EXCERPTED PASSAGE:
================
I live with Down syndrome (DS) every day. Five years ago, my daughter was born with DS. Initially I didn’t know what to do. I wasn’t familiar with the disorder and didn’t know anyone that had any knowledge about it. Someone aware of Norah’s condition made a phone call, and I was contacted by a woman that changed my life forever. She introduced me to a vibrant, active community in Memphis that celebrates and supports families and individuals living with Down syndrome.
I’ve learned a lot over the years. And I’m still learning. One of the major lessons has been all the myths and stereotypes associated with DS. If I had to spend the month of October doing anything for my DS community, it would be to spread awareness and debunk some of the myths.
Please note: Yes, I’ve had these conversations in real life!
1) Why the name Down syndrome? What is so “down” about it?
I have heard, “Oh she isn’t depressed,” or, “Why it can’t be up syndrome?” Well, Down syndrome is named after Dr. Langdon Down. He was the first doctor to discover the similarities in its features in 1866. Therefore, it was named after him. It really isn’t that deep, and has nothing to do with a child’s abilities or lack thereof.
2) Kids with DS are always so happy.
Really…Norah missed this memo. Children with Down syndrome go through the same emotional roller coasters that any other children go through. They can get angry, sad, mad…the list is endless. Norah is a sweetie but has attitude for days. She doesn’t smile often nor is she affectionate. When she is, you better enjoy every minute of it.
3) They all look the same.
Insert mom side eye here – This is somewhat true. People with DS share similar facial features: flattened nasal bridge and almond or upward slanting eyes. But this is not always the case.
4). People with Down syndrome will never live a normal life.
How do you define normal? There are adults living with DS supporting themselves. They have jobs, homes, families. The only limitations they have are the ones society sets for them. Norah’s life to me is her version of normal.
5). Only old people have kids with DS.
First of all, I am not that old lol. Anyone can have a child with DS. There is no age requirement. I didn’t do anything wrong for her to have DS either. And if you are reading this, and you are a new mom with a child with DS, don’t allow anyone to make you feel like it’s your fault. Down syndrome occurs when there is a duplicate in chromosome 21. That’s it. Only a very small percentage of DS cases are hereditary.
================
PROVIDED RECORDS:

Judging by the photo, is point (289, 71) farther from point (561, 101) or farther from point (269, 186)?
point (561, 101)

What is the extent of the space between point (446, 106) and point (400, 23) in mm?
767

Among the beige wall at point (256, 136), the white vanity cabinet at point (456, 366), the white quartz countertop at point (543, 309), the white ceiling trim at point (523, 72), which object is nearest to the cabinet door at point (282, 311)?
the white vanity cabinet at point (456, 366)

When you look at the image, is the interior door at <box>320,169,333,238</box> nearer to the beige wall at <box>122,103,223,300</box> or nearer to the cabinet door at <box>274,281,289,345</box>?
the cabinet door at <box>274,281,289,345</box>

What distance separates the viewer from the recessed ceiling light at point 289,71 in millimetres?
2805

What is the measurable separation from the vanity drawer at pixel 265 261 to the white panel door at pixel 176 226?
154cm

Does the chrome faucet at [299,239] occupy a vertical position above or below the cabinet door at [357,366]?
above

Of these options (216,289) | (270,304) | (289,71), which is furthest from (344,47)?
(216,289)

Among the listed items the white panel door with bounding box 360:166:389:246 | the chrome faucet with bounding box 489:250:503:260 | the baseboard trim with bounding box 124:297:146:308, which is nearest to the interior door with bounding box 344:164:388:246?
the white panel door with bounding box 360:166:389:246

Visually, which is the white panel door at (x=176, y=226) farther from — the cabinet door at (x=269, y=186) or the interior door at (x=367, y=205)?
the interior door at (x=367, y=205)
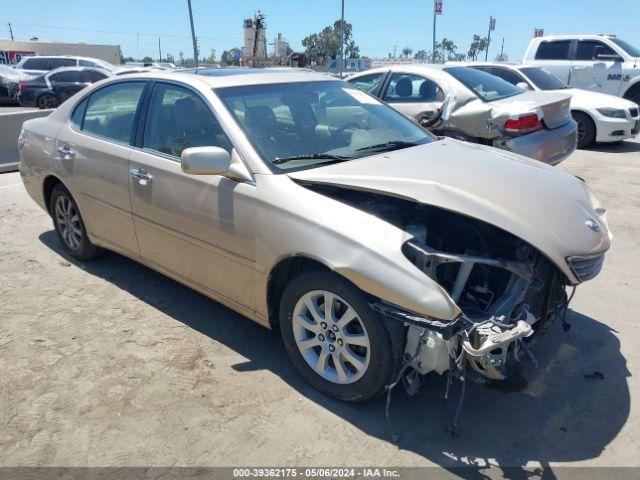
================
EXERCISES TO COMPLETE:
• A. Answer these about the post on Down syndrome myths, one line each, marked to match:
(i) After whom is Down syndrome named, and in what year did he first identify the similarities in its features?
(ii) In which city is the community that the writer was introduced to?
(iii) According to the post, what genetic event causes Down syndrome?
• B. Write the next part of the post on Down syndrome myths, starting after its final sentence.

OUTPUTS FOR THE TASKS:
• A.
(i) Dr. Langdon Down, in 1866.
(ii) Memphis.
(iii) A duplicate in chromosome 21.

• B.
6). Down syndrome is rare.
It may seem that way if you don’t have a family member or know a person with DS. Before I had my daughter, I don’t remember crossing paths with another DS family. But you don’t notice things when you’re not looking for them. Once I had Norah, and I joined the Memphis DS community and some Facebook groups, I realized just how common DS really is.
7). Your life must be so hard. I am so sorry for you.
I don’t believe my struggles are any more difficult than the next mom. I may have more on my plate, but there is no need to be sorry. Life can be hard for everyone. Having a child with Down syndrome has changed my life for the better. Now, I do get tired, but what mom doesn’t? I have learned to slow down and enjoy the little things. I don’t sweat the small stuff. We do more as a family. We celebrate life.
One thing to remember is that they are individuals first.
Norah is a beautiful little girl that happens to have Down syndrome. She isn’t her diagnosis. Her life is just like any other toddler. She loves to eat, dance, boss people around, play with her sisters, and get into everything. All she wants and needs is to be accepted for who she is and not who other people expect her to be.
Please take time to visit www.dsamemphis.org and get more information about Down syndrome and see how you can help! They host their annual Step Up for Down Syndrome Walk every October. It is a wonderful event. We love it.
How has Down syndrome changed your life? What would you share with others to raise awareness?